> _What you have to do_
Continue the bug report about the coreos-installer boot failure from where it stops.

> _Text block_
○ ○ ○ ○ ○

Created attachment 1871930 [details] boot error OCP Version at Install Time: 4.11.0-0.nightly-2022-04-08-205307 Platform: bare metal (Dell machines) Architecture: x86_64 What are you trying to do? What is your use case? install a worker node (with IPI) What happened? What went wrong or what did you expect? coreos-installer boot fails with "Error: Expected one vendor dir" https://github.com/coreos/fedora-coreos-tracker/issues/1116 which I believe was fixed here https://github.com/coreos/coreos-installer/pull/802 (but not yet included in RHCOS release) screenshot attached
Since this is fixed upstream, we will need to make a new release of `coreos-installer` with the fix as part of 4.11. Assigning this to Jonathan, who did the fix upstream.

○ ○ ○ ○ ○

> _Entries supplied_
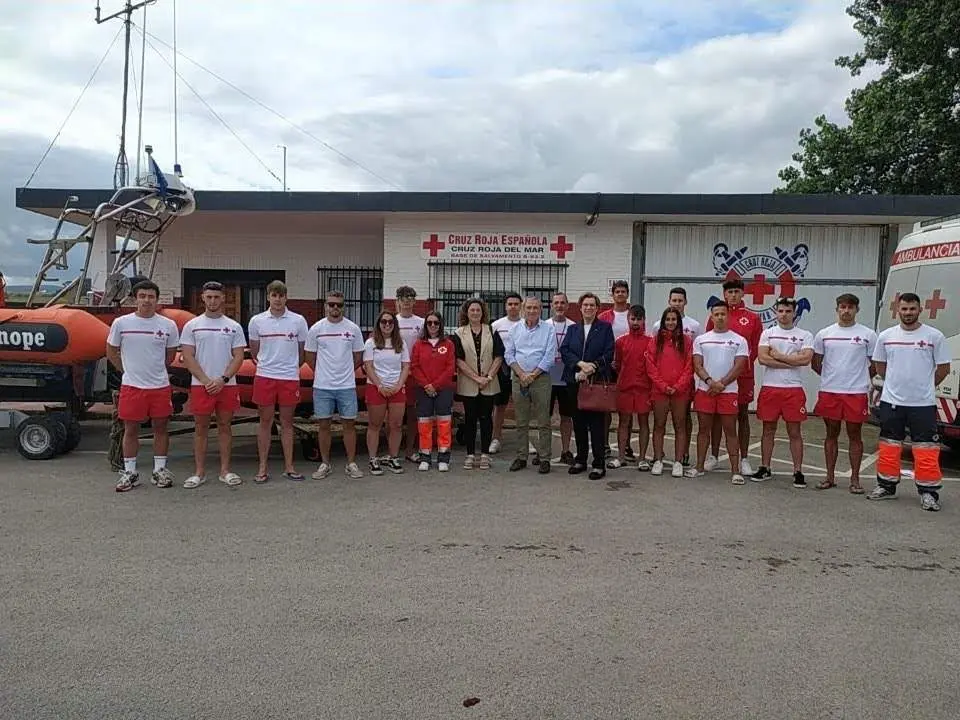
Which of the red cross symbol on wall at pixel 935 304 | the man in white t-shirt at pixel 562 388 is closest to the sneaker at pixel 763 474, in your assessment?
the man in white t-shirt at pixel 562 388

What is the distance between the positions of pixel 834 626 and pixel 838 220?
9387 mm

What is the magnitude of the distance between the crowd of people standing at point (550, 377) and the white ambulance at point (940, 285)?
122cm

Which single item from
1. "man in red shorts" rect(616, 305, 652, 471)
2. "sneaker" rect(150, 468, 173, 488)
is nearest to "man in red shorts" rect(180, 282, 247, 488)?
"sneaker" rect(150, 468, 173, 488)

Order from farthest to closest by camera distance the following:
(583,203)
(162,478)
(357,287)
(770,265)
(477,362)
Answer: (357,287) < (770,265) < (583,203) < (477,362) < (162,478)

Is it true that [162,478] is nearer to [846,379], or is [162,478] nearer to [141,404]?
[141,404]

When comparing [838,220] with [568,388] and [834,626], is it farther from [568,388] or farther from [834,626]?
[834,626]

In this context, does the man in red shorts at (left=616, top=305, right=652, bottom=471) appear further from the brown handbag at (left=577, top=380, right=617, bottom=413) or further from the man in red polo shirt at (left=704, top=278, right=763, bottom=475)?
the man in red polo shirt at (left=704, top=278, right=763, bottom=475)

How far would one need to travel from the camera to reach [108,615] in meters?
3.93

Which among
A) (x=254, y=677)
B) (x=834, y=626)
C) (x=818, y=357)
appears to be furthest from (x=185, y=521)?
(x=818, y=357)

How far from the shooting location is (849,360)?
22.5 ft

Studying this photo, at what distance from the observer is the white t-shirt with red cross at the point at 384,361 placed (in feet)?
23.8

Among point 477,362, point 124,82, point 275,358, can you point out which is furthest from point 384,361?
point 124,82

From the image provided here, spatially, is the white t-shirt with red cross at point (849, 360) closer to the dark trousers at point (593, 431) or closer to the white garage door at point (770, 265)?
the dark trousers at point (593, 431)

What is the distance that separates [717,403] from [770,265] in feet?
19.3
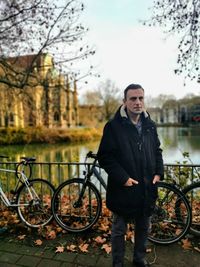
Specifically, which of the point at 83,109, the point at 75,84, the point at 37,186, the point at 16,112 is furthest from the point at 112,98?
the point at 37,186

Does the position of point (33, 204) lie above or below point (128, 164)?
below

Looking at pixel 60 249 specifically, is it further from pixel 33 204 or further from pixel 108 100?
pixel 108 100

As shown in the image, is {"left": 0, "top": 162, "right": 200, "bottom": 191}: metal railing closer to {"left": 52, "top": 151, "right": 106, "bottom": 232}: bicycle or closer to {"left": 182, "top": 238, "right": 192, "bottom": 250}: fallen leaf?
{"left": 52, "top": 151, "right": 106, "bottom": 232}: bicycle

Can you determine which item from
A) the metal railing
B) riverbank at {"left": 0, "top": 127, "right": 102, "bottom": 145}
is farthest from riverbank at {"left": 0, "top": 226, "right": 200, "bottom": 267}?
riverbank at {"left": 0, "top": 127, "right": 102, "bottom": 145}

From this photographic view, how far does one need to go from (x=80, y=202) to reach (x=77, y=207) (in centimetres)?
11

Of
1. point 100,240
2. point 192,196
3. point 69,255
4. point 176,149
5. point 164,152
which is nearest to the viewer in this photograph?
point 69,255

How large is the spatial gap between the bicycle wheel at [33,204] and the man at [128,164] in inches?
60.2

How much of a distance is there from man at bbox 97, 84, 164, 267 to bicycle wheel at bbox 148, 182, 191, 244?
80 cm

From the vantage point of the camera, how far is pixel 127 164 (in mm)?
2297

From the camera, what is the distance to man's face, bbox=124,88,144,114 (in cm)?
233

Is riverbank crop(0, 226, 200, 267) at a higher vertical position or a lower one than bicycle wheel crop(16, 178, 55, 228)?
lower

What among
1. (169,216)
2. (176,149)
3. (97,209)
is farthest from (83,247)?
(176,149)

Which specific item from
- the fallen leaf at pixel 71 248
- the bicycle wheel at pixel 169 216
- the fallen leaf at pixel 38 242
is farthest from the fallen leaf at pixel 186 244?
the fallen leaf at pixel 38 242

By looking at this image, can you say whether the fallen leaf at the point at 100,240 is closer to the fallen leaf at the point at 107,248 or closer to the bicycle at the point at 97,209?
the fallen leaf at the point at 107,248
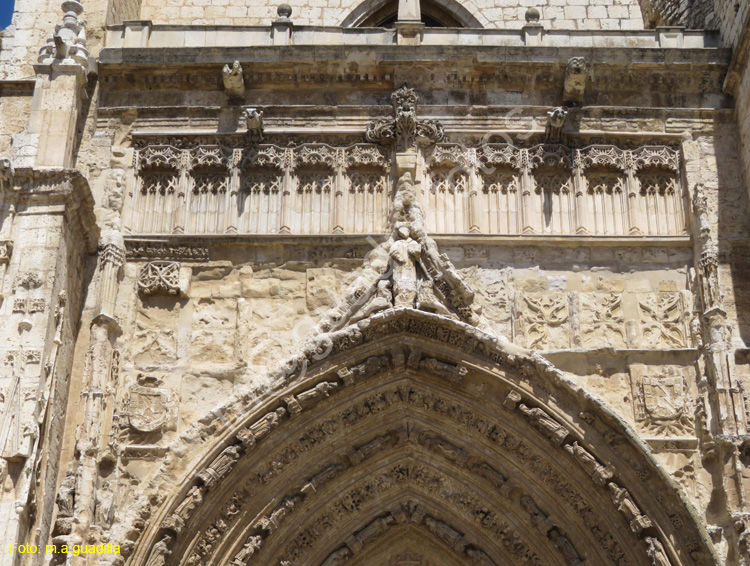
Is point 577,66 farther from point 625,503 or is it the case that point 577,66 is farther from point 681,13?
point 625,503

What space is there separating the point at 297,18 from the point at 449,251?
4.39m

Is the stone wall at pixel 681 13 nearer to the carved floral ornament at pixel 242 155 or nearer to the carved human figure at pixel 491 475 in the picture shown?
the carved floral ornament at pixel 242 155

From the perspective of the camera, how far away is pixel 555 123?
1189cm

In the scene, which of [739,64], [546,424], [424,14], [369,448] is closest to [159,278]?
[369,448]

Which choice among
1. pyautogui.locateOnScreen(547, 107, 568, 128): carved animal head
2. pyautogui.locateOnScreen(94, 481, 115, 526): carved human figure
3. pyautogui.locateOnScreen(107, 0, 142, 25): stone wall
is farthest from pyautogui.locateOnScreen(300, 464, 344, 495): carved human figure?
pyautogui.locateOnScreen(107, 0, 142, 25): stone wall

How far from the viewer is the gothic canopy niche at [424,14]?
48.3 ft

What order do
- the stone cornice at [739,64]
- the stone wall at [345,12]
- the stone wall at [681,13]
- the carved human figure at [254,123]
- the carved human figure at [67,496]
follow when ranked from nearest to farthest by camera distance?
the carved human figure at [67,496] → the stone cornice at [739,64] → the carved human figure at [254,123] → the stone wall at [681,13] → the stone wall at [345,12]

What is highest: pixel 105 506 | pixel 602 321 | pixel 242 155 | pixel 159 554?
pixel 242 155

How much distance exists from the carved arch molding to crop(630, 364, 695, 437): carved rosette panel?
1.14 feet

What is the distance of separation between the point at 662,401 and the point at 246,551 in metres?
3.79

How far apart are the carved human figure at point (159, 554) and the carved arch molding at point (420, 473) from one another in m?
0.01

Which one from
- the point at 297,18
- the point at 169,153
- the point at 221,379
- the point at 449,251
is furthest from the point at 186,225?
the point at 297,18

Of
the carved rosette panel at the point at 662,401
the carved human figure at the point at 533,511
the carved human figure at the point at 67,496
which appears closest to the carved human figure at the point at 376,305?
the carved human figure at the point at 533,511

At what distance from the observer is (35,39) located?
12.4m
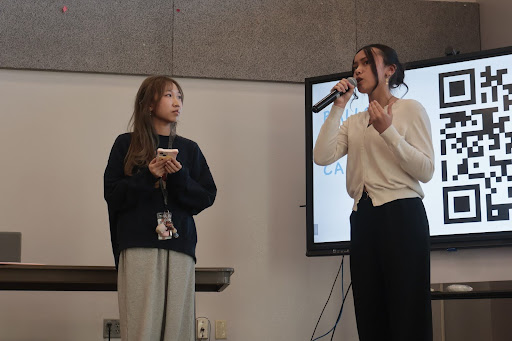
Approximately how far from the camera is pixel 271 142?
412 cm

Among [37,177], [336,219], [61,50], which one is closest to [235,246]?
[336,219]

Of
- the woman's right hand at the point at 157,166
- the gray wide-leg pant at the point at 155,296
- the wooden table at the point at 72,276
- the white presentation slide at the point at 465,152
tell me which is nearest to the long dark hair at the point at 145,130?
the woman's right hand at the point at 157,166

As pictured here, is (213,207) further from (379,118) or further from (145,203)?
(379,118)

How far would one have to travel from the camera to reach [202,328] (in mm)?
3861

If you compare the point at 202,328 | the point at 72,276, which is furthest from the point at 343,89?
the point at 202,328

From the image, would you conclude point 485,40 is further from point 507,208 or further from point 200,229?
point 200,229

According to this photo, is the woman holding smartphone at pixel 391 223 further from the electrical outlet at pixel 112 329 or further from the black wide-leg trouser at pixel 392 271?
the electrical outlet at pixel 112 329

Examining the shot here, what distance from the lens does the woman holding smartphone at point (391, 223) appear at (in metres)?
2.04

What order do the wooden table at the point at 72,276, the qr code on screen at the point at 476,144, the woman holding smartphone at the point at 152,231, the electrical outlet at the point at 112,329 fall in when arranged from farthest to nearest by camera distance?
1. the electrical outlet at the point at 112,329
2. the qr code on screen at the point at 476,144
3. the wooden table at the point at 72,276
4. the woman holding smartphone at the point at 152,231

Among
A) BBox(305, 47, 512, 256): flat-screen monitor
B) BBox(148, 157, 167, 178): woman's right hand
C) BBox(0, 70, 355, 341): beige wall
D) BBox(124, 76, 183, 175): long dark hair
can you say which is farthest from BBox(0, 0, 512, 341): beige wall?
BBox(148, 157, 167, 178): woman's right hand

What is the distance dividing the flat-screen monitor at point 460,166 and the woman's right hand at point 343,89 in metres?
1.35

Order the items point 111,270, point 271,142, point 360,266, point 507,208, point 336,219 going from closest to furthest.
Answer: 1. point 360,266
2. point 111,270
3. point 507,208
4. point 336,219
5. point 271,142

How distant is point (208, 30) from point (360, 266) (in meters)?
2.35

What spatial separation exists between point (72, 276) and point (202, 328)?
4.22 ft
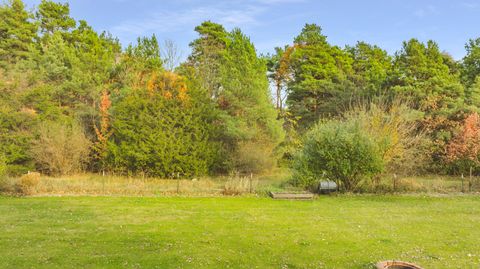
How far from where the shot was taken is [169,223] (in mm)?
9156

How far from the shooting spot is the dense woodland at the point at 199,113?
1744 centimetres

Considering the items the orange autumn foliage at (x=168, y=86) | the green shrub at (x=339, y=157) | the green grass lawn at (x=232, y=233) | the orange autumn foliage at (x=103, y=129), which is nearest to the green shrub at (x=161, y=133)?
the orange autumn foliage at (x=168, y=86)

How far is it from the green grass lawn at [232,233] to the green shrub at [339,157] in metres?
2.30

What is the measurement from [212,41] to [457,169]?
2402 centimetres

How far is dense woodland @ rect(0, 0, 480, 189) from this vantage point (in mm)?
17438

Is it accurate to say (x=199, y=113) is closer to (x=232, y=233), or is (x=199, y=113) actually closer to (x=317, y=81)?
(x=232, y=233)

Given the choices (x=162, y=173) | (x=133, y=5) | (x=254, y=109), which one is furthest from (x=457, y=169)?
(x=133, y=5)

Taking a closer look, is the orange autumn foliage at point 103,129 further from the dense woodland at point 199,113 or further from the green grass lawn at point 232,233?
the green grass lawn at point 232,233

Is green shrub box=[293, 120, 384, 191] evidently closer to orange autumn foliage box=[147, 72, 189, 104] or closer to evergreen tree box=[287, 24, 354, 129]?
orange autumn foliage box=[147, 72, 189, 104]

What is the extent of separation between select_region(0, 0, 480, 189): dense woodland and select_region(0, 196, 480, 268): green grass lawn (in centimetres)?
434

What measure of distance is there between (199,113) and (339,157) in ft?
33.3

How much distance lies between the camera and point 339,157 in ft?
48.9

○ ○ ○ ○ ○

> _Written answer_
This bug has been reported fixed in a new RHCOS build and is ready for QE verification. To mark the bug verified, set the Verified field to Tested. This bug will automatically move to MODIFIED once the fix has landed in a new bootimage.
Hi, By when can we expect a build? or is there one already?
The bug listed as "Depends On" on this bug links to the installer PR which includes the fixed RHCOS build: https://github.com/openshift/installer/pull/5887
The fix for this bug has landed in a bootimage bump, as tracked in bug 2065893 (now in status MODIFIED). Moving this bug to MODIFIED.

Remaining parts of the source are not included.